Text block:

[Start of section]

# Fine Tune Wav2Vec2
- Compare a fine tuned Wav2Vec2 with TIMIT Phoneme transcriptions to XLRS
- Following guide from Patrick von Platen: https://huggingface.co/blog/fine-tune-wav2vec2-english

In [None]:
from huggingface_hub import notebook_login

notebook_login()

In [None]:
gpu_info = !nvidia-smi
gpu_info = '\n'.join(gpu_info)
if gpu_info.find('failed') >= 0:
  print('Not connected to a GPU')
else:
  print(gpu_info)

In [None]:
# %%capture
!pip install numpy==1.23.4
!pip install datasets==2.15
!pip install transformers==4.17.0
!pip install jiwer
!pip install evaluate

In [None]:
%%capture
!apt install git-lfs

In [None]:
from datasets import load_dataset, load_metric

timit = load_dataset("kylelovesllms/timit_asr_ipa")

In [None]:
# Should print out high level structure of TIMIT
timit

In [None]:
print(timit["train"]["phonetic_detail"])

In [None]:
from transformers import Wav2Vec2CTCTokenizer

tokenizer = Wav2Vec2CTCTokenizer("./vocab_manual.json", unk_token="[UNK]", pad_token="[PAD]", word_delimiter_token="|")

In [None]:
TOKENIZER_NAME = "Wav2Vec2IpaTokenizer"
REPO_NAME = "Wav2Vec2IpaFullTIMIT_L2L"
HF_ID = "kylelovesllms"

In [None]:
EPOCHS = 100
SAVE_LOCAL_NAME = f"final_wav2vec2ipa_epochs_{10}"

In [None]:
tokenizer.save_pretrained(TOKENIZER_NAME)
from huggingface_hub import HfApi

api = HfApi()
repo_name = REPO_NAME
api.create_repo(repo_id=repo_name, exist_ok=True)
api.upload_folder(
    folder_path=TOKENIZER_NAME,  # Path to your saved tokenizer folder
    repo_id=f"{HF_ID}/{REPO_NAME}",  # Replace with your username and repo name
    commit_message="Upload tokenizer"
)

[End of section]

What is needed: Please reproduce the Wav2Vec2 fine-tuning notes, everything from "# Fine Tune" down to "notebook_login()". The lines that come next are from a separate source.

Information provided:
[Start of section]

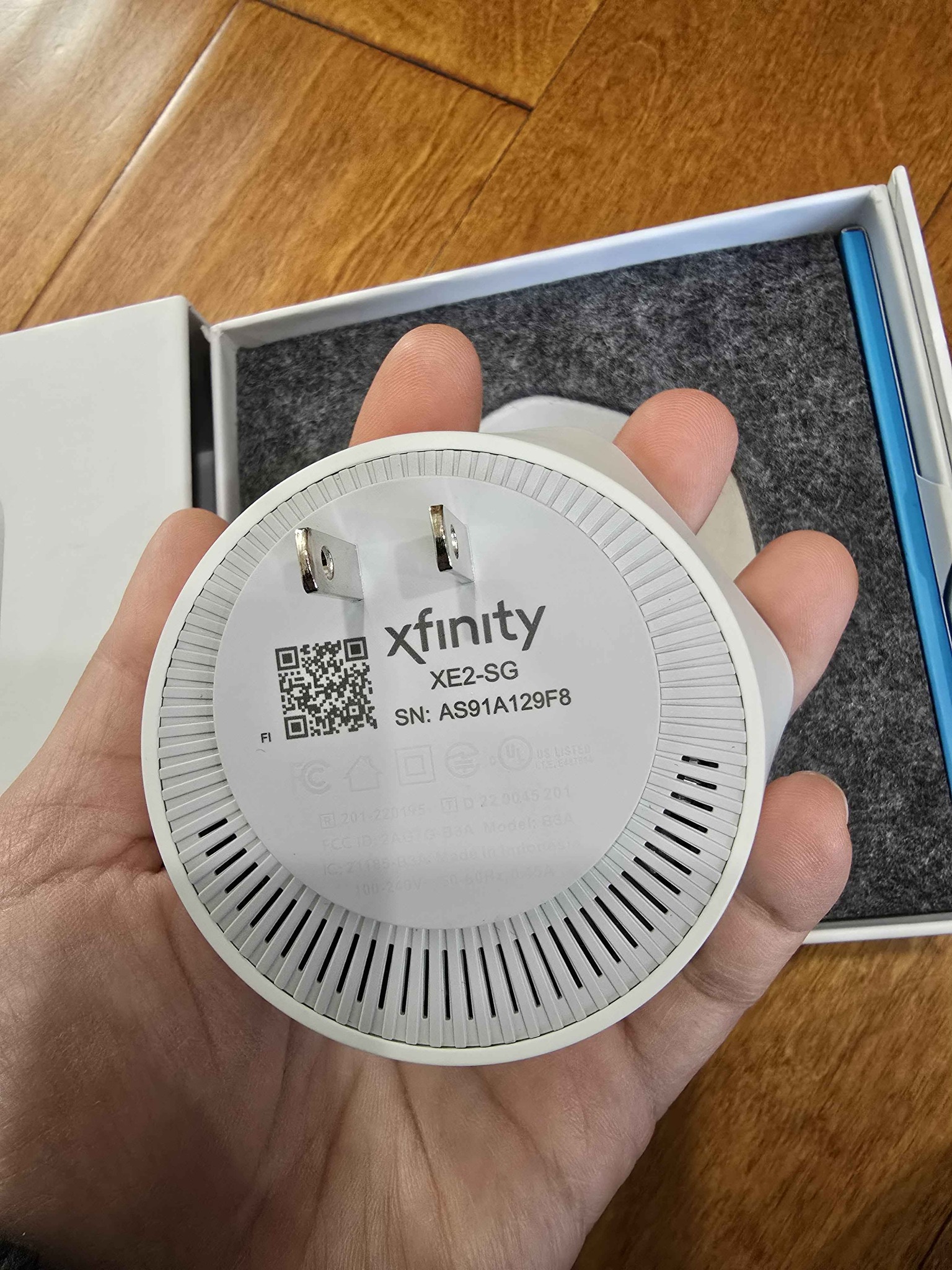Xfinity xFi Pod WiFi Extender XE2-SG - Decals, Stickers & Vinyl Art ...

[End of section]

Solution to this task:
# Fine Tune Wav2Vec2
- Compare a fine tuned Wav2Vec2 with TIMIT Phoneme transcriptions to XLRS
- Following guide from Patrick von Platen: https://huggingface.co/blog/fine-tune-wav2vec2-english

In [None]:
from huggingface_hub import notebook_login

notebook_login()